Depois de alguns meses e um crescimento considerável do produto e da empresa, os agentes de negócio contataram mais uma vez o time técnico, dessa vez com dores diferentes:

  • O crescimento está ótimo, mas como efeito colateral, nós não conseguimos mais utilizar ferramentas como Excel e PowerBI para acessar os dados de forma sólida e atender nossos clientes de maneira ágil, o que podemos fazer?

Era um caso um pouco mais complexo, de fato a quantidade de dados no banco havia decolado (e muito) e os dados do cache de Payments não eram confiáveis nem suficientes, uma vez que eram simplesmente transacionais e expirava. Após mais uma reunião técnica, foi desvendado um novo caminho para a resolução desse problema: a criação de um microsserviço isolado, isso é, com banco de dados próprio, otimizado para resolver o problema que estava na mesa: análise e depuração de dados. O setup foi montado junto ao time de negócios e um analista de dados foi contratado para desvendar o caminho das pedras, no fim, foi decidido o seguinte:

  • Um microsserviço isolado seria criado, com seu escalonamento limitado, uma vez que não seria utilizado por uma vasta gama de clientes, mas mantendo sua independência para que não fosse afetado por picos externos na aplicação principal;
  • Um banco de dados do estilo time series seria criado para facilitar que os dados pudessem contar uma história de forma que os agentes de negócio pudessem realizar planejamentos mais coesos e ajudar os clientes de maneira mais assertiva;
  • Um pequeno worker (serviço isolado) foi criado para que, de maneira automática, pudesse sincronizar os dados criados no banco de dados com o novo banco de time series, fazendo as adaptações de modelagem necessárias para extrair os melhores insights. Tudo isso com uma disponibilidade de D+1, que no momento é o que o time de negócios precisa para poder atuar de maneira ágil (o suficiente).

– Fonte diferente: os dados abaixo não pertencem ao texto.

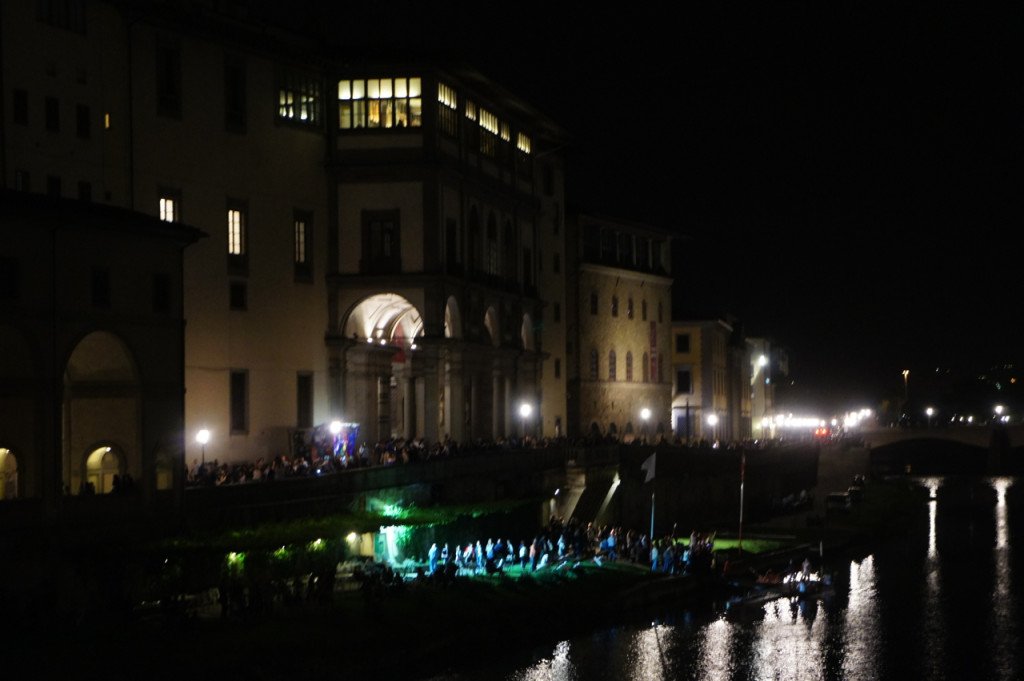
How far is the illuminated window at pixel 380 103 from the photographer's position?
6294 cm

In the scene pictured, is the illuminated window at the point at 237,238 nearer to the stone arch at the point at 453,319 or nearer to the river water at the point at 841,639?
the stone arch at the point at 453,319

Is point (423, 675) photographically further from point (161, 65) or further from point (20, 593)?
point (161, 65)

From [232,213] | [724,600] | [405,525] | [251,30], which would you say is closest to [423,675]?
[405,525]

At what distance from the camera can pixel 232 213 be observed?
5772cm

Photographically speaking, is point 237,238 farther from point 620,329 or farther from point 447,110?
point 620,329

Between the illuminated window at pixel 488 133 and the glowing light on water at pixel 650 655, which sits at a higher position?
the illuminated window at pixel 488 133

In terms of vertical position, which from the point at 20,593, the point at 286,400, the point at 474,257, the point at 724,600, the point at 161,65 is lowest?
the point at 724,600

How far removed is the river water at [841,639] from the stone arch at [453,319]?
19.2 metres

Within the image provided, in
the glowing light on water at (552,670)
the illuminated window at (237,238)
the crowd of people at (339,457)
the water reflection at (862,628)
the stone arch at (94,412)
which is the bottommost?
the water reflection at (862,628)

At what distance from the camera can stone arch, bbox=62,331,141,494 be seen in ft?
142

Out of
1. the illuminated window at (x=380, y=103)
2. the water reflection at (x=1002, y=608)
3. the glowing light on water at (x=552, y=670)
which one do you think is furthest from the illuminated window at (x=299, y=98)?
the water reflection at (x=1002, y=608)

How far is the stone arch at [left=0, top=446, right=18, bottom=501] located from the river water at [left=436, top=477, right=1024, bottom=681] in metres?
12.8

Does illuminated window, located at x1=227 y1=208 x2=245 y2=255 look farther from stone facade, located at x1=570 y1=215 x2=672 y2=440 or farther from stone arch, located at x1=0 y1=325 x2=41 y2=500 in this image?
stone facade, located at x1=570 y1=215 x2=672 y2=440

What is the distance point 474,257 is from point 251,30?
16.7 metres
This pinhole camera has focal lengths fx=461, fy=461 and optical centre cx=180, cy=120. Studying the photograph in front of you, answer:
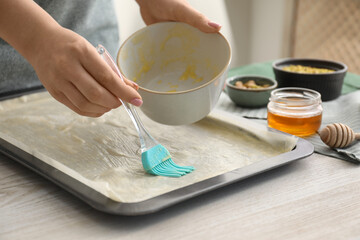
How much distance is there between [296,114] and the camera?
925mm

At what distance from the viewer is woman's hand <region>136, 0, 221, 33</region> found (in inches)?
34.0

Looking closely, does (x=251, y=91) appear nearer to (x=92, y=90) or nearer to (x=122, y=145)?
(x=122, y=145)

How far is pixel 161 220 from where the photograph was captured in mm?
637

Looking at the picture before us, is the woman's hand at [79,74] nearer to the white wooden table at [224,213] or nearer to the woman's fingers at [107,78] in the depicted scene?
the woman's fingers at [107,78]

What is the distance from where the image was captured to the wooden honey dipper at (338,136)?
0.84 metres

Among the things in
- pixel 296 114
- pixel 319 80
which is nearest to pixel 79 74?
pixel 296 114

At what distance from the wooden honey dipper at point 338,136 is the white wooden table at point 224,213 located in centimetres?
9

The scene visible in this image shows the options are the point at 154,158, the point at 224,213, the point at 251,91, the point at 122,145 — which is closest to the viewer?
the point at 224,213

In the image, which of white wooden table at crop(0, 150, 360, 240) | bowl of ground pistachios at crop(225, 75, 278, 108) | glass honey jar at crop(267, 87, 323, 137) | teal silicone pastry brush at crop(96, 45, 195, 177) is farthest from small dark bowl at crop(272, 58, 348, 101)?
teal silicone pastry brush at crop(96, 45, 195, 177)

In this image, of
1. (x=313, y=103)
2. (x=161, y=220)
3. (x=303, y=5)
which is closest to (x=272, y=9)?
(x=303, y=5)

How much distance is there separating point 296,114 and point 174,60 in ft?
0.89

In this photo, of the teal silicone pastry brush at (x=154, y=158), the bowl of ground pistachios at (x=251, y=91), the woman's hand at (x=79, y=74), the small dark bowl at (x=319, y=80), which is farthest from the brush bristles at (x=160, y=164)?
the small dark bowl at (x=319, y=80)

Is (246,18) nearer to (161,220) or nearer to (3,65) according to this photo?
(3,65)

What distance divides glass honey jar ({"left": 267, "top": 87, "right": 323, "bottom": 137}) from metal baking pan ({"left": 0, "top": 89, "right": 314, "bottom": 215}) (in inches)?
4.3
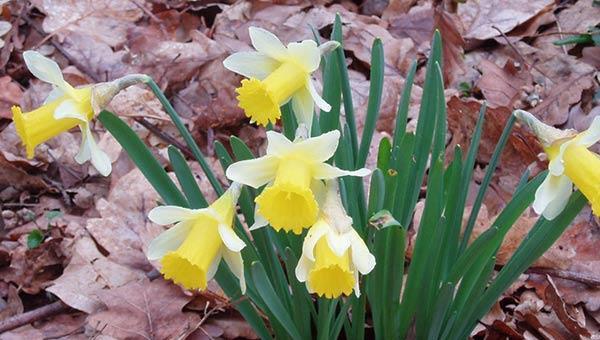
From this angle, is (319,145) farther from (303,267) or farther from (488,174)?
(488,174)

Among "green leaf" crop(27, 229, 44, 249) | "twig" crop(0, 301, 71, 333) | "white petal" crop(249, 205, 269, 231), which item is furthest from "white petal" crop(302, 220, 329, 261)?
"green leaf" crop(27, 229, 44, 249)

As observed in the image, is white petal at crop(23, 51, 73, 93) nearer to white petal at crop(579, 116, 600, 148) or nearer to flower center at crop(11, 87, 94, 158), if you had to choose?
flower center at crop(11, 87, 94, 158)

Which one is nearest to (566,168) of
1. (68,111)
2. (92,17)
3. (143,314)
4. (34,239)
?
(68,111)

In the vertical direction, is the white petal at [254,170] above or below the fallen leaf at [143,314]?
above

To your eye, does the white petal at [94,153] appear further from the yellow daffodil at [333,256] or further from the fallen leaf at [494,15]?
the fallen leaf at [494,15]

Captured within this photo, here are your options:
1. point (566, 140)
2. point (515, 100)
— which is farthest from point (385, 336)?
point (515, 100)

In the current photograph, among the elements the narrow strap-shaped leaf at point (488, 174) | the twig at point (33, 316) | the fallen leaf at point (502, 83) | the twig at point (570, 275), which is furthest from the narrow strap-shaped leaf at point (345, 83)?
the fallen leaf at point (502, 83)
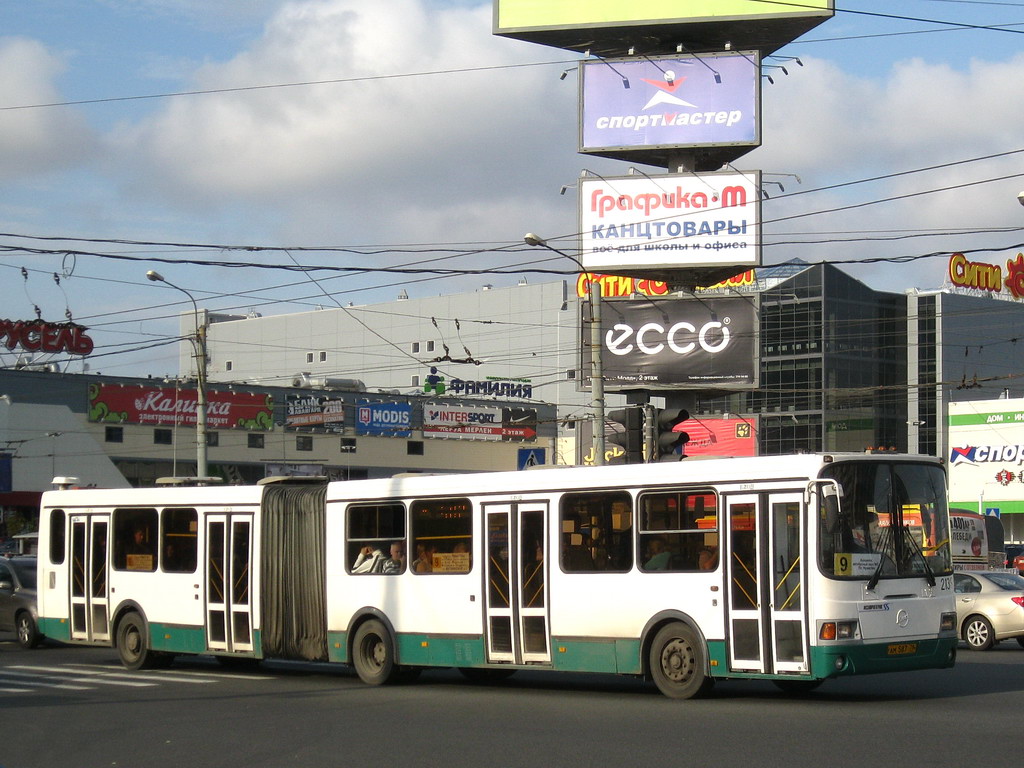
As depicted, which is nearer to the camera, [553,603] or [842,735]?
[842,735]

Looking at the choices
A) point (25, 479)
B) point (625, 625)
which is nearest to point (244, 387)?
point (25, 479)

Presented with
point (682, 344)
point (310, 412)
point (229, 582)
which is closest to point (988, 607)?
point (682, 344)

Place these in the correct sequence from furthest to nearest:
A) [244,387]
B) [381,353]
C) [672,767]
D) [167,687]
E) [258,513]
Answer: [381,353] → [244,387] → [258,513] → [167,687] → [672,767]

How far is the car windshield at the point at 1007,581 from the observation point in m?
21.9

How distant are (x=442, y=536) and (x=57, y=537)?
8172 mm

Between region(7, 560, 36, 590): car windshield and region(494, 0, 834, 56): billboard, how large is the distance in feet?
52.5

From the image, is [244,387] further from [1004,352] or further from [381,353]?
[1004,352]

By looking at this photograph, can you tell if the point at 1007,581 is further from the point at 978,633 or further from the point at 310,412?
the point at 310,412

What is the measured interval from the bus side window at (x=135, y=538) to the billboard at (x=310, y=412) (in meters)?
47.9

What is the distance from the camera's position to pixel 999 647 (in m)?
23.3

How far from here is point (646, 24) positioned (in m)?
31.0

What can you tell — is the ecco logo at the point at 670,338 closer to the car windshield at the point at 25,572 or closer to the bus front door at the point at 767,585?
the car windshield at the point at 25,572

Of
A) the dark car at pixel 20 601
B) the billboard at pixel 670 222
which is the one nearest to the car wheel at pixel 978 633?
the billboard at pixel 670 222

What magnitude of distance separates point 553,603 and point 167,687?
17.5ft
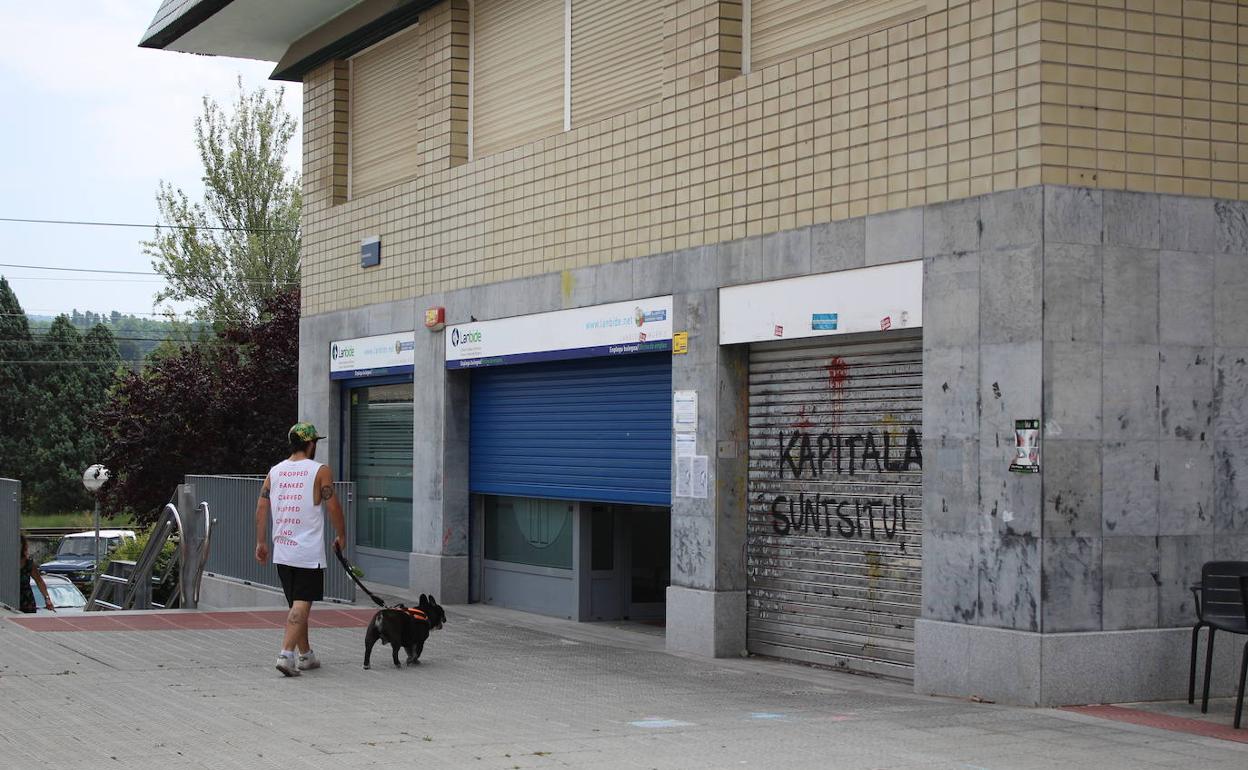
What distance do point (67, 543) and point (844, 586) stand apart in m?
34.9

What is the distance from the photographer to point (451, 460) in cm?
1784

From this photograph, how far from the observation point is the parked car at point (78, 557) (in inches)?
1478

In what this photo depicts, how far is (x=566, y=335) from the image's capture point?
15.6 meters

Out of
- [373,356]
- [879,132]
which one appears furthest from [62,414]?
[879,132]

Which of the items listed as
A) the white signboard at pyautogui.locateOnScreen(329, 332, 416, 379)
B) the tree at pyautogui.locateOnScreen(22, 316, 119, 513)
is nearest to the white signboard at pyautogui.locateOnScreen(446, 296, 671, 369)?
the white signboard at pyautogui.locateOnScreen(329, 332, 416, 379)

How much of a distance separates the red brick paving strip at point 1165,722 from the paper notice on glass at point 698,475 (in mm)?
4194

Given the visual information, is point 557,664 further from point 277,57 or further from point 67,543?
point 67,543

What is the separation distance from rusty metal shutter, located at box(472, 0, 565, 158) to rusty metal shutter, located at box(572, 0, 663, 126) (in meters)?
0.39

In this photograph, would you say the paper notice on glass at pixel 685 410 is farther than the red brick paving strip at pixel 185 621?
No

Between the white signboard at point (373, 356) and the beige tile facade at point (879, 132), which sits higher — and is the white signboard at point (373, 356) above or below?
below

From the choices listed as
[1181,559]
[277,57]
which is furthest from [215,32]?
[1181,559]

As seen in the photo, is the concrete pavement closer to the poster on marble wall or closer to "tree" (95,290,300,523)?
the poster on marble wall

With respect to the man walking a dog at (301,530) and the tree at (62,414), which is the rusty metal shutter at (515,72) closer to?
the man walking a dog at (301,530)

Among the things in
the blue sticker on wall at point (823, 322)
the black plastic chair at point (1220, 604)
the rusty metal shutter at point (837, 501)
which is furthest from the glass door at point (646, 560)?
the black plastic chair at point (1220, 604)
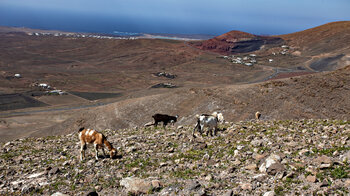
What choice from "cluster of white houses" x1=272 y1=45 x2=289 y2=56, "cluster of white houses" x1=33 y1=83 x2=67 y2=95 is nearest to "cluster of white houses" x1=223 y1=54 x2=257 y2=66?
"cluster of white houses" x1=272 y1=45 x2=289 y2=56

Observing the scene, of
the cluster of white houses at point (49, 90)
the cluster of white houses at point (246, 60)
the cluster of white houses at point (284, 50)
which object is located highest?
the cluster of white houses at point (284, 50)

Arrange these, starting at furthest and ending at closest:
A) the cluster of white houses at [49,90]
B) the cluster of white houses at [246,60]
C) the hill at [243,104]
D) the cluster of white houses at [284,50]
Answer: the cluster of white houses at [284,50] < the cluster of white houses at [246,60] < the cluster of white houses at [49,90] < the hill at [243,104]

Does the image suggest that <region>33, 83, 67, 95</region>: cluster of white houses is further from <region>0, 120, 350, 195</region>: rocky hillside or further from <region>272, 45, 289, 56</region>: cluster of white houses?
<region>272, 45, 289, 56</region>: cluster of white houses

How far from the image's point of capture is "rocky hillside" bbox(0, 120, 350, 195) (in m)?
9.64

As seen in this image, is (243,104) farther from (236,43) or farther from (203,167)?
(236,43)

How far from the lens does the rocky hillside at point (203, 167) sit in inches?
380

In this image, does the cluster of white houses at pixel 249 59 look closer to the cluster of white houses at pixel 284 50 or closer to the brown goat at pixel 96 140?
the cluster of white houses at pixel 284 50

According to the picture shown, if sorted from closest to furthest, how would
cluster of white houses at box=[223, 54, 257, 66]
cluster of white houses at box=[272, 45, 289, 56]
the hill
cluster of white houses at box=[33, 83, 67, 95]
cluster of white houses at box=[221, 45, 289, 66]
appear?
the hill
cluster of white houses at box=[33, 83, 67, 95]
cluster of white houses at box=[223, 54, 257, 66]
cluster of white houses at box=[221, 45, 289, 66]
cluster of white houses at box=[272, 45, 289, 56]

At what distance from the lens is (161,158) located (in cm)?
1384

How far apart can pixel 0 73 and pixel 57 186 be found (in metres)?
112

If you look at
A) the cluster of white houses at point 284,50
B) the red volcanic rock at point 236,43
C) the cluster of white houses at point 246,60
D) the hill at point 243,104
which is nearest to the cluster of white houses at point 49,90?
the hill at point 243,104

E assim vemos os finalmentes, uma arquitetura sólida (para as necessidades do negócio), efêmera (que sempre se altera de acordo com o que for preciso) e híbrida (que não seguirá cegamente um padrão de evolução apenas porque está descrito em algum livro, mas que se importa com nuances e sabe se organizar).

Tecnologias e o que utilizar em cada caso

Muitas pessoas têm esse tipo de dúvida, a questão é que não existe uma "receita de bolo" para atuar nesse tipo de caso, até porque é possível que uma decisão tomada de maneira precipitada acabe prejudicando o sistema como um todo de uma maneira quase irreversível. A chave aqui é a comunicação, se você estiver em um lugar que valoriza experiências acima de certificações, conversar, fazer reuniões e papos técnicos é o melhor caminho. Afinal, entender do seu Cláudio da arquitetura que se lembra do fatídico incidente em 2009 onde uma implementação incerta quebrou a produção causando 300.000 dólares de prejuízo em vendas e foi resolvida de maneira calma, com um post-mortem coeso é melhor do que levar em consideração uma decisão tomada em 15 minutos totalmente enviesada do Adriano da engenharia que tem 3 certificações AWS e 2 certificações Azure, mas nunca participou de um war room nem colocou nada significante em produção. (Nomes e situações completamente fictícios)

No mais, existe um post no meu LinkedIn que não se relaciona diretamente com o assunto mas pode te dar insights valiosos sobre como tomar esse tipo de decisão. Veja aqui e até a próxima!

Ah e se você estiver se perguntando sobre eu não ter mencionado "o que é um pod e um container", ou algo como "utilize o EKS da seguinte maneira", o motivo é claro: nesse artigo, busquei utilizar da linguagem genérica a minha força, afinal, para cada solução existem N problemas e como eu sempre digo, não existe bala de prata. Mesmo assim, buscarei abordar assuntos mais nichados em artigos futuros.